_EXERCISE_
Each entry must be output once more without any change.

_GIVEN DATA_

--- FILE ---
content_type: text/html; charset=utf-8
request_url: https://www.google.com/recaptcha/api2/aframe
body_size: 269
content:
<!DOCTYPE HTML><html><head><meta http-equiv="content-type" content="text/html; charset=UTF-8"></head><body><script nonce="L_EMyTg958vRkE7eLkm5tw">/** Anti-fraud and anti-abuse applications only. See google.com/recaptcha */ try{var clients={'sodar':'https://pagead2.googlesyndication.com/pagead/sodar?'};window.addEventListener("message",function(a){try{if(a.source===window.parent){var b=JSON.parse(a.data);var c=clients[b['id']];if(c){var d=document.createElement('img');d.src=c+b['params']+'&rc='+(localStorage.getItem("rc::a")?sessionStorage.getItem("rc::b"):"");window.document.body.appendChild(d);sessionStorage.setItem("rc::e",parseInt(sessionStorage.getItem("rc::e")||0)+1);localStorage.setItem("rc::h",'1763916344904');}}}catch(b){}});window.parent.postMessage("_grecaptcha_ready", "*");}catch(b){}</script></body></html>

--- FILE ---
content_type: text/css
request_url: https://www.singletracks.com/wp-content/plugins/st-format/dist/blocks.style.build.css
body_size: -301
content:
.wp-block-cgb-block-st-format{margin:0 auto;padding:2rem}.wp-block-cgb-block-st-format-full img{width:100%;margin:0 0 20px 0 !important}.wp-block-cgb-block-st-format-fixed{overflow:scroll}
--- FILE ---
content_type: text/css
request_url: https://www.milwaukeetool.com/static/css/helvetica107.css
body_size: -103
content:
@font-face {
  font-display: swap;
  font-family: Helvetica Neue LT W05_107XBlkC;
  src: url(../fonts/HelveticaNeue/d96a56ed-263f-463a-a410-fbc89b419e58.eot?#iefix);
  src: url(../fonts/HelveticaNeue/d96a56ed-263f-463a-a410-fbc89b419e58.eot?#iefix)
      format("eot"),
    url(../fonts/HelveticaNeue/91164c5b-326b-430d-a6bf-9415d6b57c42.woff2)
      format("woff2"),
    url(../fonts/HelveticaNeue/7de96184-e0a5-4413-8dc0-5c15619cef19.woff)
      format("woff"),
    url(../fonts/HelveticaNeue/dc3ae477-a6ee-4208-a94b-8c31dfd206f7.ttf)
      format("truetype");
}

_COMPLETED TASK_
--- FILE ---
content_type: text/html; charset=utf-8
request_url: https://www.google.com/recaptcha/api2/aframe
body_size: 269
content:
<!DOCTYPE HTML><html><head><meta http-equiv="content-type" content="text/html; charset=UTF-8"></head><body><script nonce="L_EMyTg958vRkE7eLkm5tw">/** Anti-fraud and anti-abuse applications only. See google.com/recaptcha */ try{var clients={'sodar':'https://pagead2.googlesyndication.com/pagead/sodar?'};window.addEventListener("message",function(a){try{if(a.source===window.parent){var b=JSON.parse(a.data);var c=clients[b['id']];if(c){var d=document.createElement('img');d.src=c+b['params']+'&rc='+(localStorage.getItem("rc::a")?sessionStorage.getItem("rc::b"):"");window.document.body.appendChild(d);sessionStorage.setItem("rc::e",parseInt(sessionStorage.getItem("rc::e")||0)+1);localStorage.setItem("rc::h",'1763916344904');}}}catch(b){}});window.parent.postMessage("_grecaptcha_ready", "*");}catch(b){}</script></body></html>

--- FILE ---
content_type: text/css
request_url: https://www.singletracks.com/wp-content/plugins/st-format/dist/blocks.style.build.css
body_size: -301
content:
.wp-block-cgb-block-st-format{margin:0 auto;padding:2rem}.wp-block-cgb-block-st-format-full img{width:100%;margin:0 0 20px 0 !important}.wp-block-cgb-block-st-format-fixed{overflow:scroll}
--- FILE ---
content_type: text/css
request_url: https://www.milwaukeetool.com/static/css/helvetica107.css
body_size: -103
content:
@font-face {
  font-display: swap;
  font-family: Helvetica Neue LT W05_107XBlkC;
  src: url(../fonts/HelveticaNeue/d96a56ed-263f-463a-a410-fbc89b419e58.eot?#iefix);
  src: url(../fonts/HelveticaNeue/d96a56ed-263f-463a-a410-fbc89b419e58.eot?#iefix)
      format("eot"),
    url(../fonts/HelveticaNeue/91164c5b-326b-430d-a6bf-9415d6b57c42.woff2)
      format("woff2"),
    url(../fonts/HelveticaNeue/7de96184-e0a5-4413-8dc0-5c15619cef19.woff)
      format("woff"),
    url(../fonts/HelveticaNeue/dc3ae477-a6ee-4208-a94b-8c31dfd206f7.ttf)
      format("truetype");
}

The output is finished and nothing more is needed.